Question

Three groups of children contain respectively 3 girls & 1 boy; 2 girls & 2 boys; 1 girl & 3 boys. One child is selected at random from each group. What is the chance that the three selected children consist of one girl and 2 boys?
A. $\dfrac{9}{{32}}$
B. $\dfrac{{11}}{{32}}$
C. $\dfrac{{13}}{{32}}$
D. $\dfrac{7}{{32}}$

Answer 1

Hint: We just focus on what we have to calculate here, we have to select three children of which one is a girl and two are boys. We have only three groups here. For that we can see that we have only three possibilities here i.e. we can have a girl from group first, a boy from second group and a boy from third group or we can have a boy from group first, a girl from second group and a boy from third group or we can have a boy from group first, a boy from second group and a girl from third group. We will calculate all the probabilities and just have a union of all of them because we have the or condition here between the possibilities and the events are mutually exclusive i.e., they cannot occur at the same time.

Complete step-by-step answer:
Let us suppose group of 3 girls & 1 boy be group A, group of 2 girls & 2 boys be group B and group of 1 girl & 3 boys be group C.
For the combination we have only three possibilities here to select the combination of one girl and 2 boys at random.
We know that, Probability of an event A is the number of ways event A can occur divided by the total number of possible outcomes.
First Possibility,
A girl from group A, a boy from group B, a boy from group C
To select a girl from Group A, we can select 3 out of 4 possibilities, so probability $= \dfrac{3}{4}$
To select a boy from Group B, we can select 2 out of 4 possibilities, so probability $= \dfrac{2}{4}$
To select a boy from Group C, we can select 3 out of 4 possibilities, so probability $= \dfrac{3}{4}$
So, the probability to select a girl from group A, a boy from group B, a boy from group C $= \dfrac{3}{4} \times \dfrac{2}{4} \times \dfrac{3}{4} = \dfrac{9}{{32}}$
Second Possibility,
A boy from group A, a girl from group B, a boy from group C
To select a boy from Group A, we can select 1 out of 4 possibilities, so probability $= \dfrac{1}{4}$
To select a girl from Group B, we can select 2 out of 4 possibilities, so probability $= \dfrac{2}{4}$
To select a boy from Group C, we can select 3 out of 4 possibilities, so probability $= \dfrac{3}{4}$
So, the probability to select a boy from group A, a girl from group B, a boy from group C $= \dfrac{1}{4} \times \dfrac{2}{4} \times \dfrac{3}{4} = \dfrac{3}{{32}}$
Third Possibility,
A boy from group A, a boy from group B, a girl from group C
To select a boy from Group A, we can select 1 out of 4 possibilities, so probability $= \dfrac{1}{4}$
To select a boy from Group B, we can select 2 out of 4 possibilities, so probability $= \dfrac{2}{4}$
To select a girl from Group C, we can select 1 out of 4 possibilities, so probability $= \dfrac{1}{4}$
So, the probability to select a boy from group A, a boy from group B, a girl from group C $= \dfrac{1}{4} \times \dfrac{2}{4} \times \dfrac{1}{4} = \dfrac{1}{{32}}$
Now, we know that these three possibilities are mutually exclusive, so our required probability is the sum total of all the probabilities.
Required probability is the sum of probability of first possibility, probability of second possibility and probability of third possibility.
Required probability $= \dfrac{9}{{32}} + \dfrac{3}{{32}} + \dfrac{1}{{32}} = \dfrac{{13}}{{32}}$
Hence our required probability is $\dfrac{{13}}{{32}}$
Option C. $\dfrac{{13}}{{32}}$ is our correct answer.

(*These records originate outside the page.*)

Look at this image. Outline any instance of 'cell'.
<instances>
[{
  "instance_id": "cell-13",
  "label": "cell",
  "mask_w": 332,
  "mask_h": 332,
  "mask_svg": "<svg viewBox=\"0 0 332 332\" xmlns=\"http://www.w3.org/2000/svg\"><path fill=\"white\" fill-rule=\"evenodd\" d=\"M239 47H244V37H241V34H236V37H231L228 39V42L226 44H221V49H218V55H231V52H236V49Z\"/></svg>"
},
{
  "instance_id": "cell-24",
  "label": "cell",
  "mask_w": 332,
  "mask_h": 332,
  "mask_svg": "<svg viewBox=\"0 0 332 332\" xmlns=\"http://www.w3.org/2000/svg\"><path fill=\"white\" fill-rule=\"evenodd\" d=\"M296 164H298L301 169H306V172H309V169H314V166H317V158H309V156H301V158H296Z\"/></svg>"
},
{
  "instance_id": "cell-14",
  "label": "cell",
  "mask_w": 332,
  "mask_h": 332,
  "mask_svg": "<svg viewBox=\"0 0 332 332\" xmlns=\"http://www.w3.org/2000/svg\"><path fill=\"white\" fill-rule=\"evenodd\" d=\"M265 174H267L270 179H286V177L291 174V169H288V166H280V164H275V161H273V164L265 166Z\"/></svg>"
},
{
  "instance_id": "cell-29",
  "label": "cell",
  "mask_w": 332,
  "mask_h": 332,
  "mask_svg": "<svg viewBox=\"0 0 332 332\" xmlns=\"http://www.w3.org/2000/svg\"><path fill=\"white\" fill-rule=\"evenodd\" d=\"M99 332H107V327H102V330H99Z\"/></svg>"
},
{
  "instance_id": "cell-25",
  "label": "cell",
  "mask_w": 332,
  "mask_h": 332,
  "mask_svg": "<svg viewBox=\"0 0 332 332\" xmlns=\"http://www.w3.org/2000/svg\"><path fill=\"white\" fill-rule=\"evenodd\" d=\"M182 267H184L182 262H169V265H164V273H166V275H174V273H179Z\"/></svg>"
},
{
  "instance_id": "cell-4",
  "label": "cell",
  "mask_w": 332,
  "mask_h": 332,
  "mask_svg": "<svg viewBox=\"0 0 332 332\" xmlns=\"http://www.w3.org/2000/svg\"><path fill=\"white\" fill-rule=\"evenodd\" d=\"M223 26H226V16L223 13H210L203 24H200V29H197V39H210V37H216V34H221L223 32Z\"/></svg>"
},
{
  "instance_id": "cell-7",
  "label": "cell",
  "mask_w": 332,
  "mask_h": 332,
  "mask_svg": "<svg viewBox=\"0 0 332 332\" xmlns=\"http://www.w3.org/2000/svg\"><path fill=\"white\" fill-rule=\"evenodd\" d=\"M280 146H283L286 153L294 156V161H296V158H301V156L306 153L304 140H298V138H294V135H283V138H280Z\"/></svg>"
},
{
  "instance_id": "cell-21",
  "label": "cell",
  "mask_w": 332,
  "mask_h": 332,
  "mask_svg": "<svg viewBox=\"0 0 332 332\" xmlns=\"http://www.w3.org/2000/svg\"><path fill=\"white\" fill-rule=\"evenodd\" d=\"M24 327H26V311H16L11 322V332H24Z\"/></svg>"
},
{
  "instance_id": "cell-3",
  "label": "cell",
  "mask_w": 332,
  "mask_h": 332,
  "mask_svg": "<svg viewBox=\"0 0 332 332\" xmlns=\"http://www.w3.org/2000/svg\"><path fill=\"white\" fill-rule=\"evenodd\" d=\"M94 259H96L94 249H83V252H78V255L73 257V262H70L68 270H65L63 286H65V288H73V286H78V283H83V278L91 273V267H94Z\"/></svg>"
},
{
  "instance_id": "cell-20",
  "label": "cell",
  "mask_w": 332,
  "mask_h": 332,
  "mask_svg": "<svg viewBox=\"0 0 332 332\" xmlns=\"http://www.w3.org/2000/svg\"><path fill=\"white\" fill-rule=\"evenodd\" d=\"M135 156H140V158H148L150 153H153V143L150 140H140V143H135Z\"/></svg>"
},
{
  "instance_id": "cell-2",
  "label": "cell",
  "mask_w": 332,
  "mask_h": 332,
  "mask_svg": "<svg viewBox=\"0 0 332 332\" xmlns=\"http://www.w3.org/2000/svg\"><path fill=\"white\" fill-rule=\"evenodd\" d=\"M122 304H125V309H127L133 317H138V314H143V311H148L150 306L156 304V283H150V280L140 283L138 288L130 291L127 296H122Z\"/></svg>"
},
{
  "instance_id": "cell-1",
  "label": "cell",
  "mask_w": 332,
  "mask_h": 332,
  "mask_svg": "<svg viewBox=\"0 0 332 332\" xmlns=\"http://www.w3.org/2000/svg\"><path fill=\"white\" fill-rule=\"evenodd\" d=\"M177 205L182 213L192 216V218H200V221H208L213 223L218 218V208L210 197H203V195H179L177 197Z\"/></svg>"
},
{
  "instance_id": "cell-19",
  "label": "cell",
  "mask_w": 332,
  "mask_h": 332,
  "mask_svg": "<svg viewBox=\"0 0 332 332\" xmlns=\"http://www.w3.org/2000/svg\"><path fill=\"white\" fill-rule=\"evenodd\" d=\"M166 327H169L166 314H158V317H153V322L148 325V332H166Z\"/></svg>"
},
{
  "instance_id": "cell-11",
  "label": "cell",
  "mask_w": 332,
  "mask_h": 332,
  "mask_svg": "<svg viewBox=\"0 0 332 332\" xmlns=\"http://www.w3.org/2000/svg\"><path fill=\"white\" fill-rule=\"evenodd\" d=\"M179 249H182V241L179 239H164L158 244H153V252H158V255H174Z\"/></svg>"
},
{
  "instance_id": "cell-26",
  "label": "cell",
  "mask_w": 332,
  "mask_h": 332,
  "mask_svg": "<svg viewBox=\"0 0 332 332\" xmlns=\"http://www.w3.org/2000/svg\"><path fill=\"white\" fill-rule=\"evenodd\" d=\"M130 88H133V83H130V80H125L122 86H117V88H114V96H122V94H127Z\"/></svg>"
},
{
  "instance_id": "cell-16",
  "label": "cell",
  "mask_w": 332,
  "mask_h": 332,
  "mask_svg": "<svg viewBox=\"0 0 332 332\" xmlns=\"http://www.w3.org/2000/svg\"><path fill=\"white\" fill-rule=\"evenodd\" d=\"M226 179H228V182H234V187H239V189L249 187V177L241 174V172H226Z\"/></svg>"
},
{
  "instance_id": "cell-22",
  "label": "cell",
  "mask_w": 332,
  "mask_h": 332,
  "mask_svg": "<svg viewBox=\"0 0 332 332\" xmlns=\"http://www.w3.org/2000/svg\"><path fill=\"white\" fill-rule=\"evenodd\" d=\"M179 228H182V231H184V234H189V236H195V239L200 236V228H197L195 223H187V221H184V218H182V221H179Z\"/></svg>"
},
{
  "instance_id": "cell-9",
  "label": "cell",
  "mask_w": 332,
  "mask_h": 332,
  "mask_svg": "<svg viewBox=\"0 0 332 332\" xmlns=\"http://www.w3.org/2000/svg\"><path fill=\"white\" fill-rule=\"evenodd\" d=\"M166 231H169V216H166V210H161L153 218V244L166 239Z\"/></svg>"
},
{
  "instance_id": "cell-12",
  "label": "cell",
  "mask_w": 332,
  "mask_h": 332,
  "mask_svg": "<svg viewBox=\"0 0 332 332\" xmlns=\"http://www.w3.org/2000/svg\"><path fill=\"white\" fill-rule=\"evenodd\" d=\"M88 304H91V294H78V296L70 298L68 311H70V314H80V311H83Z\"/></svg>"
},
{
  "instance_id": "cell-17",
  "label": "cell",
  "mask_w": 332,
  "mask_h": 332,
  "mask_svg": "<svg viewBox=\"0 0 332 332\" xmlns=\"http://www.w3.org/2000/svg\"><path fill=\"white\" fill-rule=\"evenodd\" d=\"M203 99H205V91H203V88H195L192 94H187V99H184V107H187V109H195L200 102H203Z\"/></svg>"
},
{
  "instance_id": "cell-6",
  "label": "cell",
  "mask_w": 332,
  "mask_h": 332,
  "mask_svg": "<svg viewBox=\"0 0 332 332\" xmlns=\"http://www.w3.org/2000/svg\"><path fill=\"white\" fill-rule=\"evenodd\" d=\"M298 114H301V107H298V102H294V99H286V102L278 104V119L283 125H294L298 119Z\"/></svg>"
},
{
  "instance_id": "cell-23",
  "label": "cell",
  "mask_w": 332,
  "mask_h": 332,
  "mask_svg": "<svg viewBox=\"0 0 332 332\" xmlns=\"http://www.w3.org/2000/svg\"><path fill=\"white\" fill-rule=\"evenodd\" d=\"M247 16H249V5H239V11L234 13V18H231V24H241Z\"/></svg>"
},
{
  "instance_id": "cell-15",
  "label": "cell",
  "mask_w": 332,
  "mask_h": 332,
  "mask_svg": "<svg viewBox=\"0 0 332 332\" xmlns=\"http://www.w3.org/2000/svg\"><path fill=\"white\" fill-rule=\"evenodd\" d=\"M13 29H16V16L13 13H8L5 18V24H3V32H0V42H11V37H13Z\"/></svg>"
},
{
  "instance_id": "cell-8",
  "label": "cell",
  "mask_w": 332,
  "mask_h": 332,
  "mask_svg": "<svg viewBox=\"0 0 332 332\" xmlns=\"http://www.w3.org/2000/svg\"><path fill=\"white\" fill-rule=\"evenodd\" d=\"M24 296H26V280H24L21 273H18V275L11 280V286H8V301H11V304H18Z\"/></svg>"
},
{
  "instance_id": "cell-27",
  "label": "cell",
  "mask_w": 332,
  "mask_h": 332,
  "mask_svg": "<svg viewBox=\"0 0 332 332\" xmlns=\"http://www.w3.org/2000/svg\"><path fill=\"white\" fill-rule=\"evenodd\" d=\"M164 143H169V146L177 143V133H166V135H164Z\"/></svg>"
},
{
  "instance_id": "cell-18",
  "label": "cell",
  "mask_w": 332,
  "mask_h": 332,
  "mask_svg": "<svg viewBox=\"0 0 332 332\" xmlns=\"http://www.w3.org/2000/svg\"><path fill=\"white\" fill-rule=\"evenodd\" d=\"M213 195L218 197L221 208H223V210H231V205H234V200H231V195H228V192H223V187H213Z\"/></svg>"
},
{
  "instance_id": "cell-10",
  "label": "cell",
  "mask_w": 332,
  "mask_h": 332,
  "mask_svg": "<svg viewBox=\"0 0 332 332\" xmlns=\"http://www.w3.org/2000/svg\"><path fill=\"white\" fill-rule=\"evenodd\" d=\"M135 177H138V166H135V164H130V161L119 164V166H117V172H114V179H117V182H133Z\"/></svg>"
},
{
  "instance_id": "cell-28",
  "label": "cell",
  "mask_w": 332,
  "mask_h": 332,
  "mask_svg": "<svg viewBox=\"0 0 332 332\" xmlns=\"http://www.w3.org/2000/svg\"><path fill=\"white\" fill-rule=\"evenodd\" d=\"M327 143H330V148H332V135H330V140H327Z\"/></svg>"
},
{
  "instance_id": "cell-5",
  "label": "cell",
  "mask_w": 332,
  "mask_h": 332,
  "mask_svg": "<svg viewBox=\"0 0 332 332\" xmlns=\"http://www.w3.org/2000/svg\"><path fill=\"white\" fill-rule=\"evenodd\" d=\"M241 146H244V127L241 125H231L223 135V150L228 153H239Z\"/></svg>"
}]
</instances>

Note: In such a type of problem just take into consideration that probability of event A is the number of ways event A can occur divided by the total number of possible outcomes. We have to check for all the possibilities of the events and then we have to check if the events are mutually exclusive.
When two events, A and B, are mutually exclusive, the probability that A or B will occur is the sum of the probability of each event i.e. $P(AorB) = P(A) + P(B)$
In this question they are mutually exclusive and for the mutually exclusive events they cannot happen at the same time and we just take the sum total of the individual probabilities to get the total probability of the event.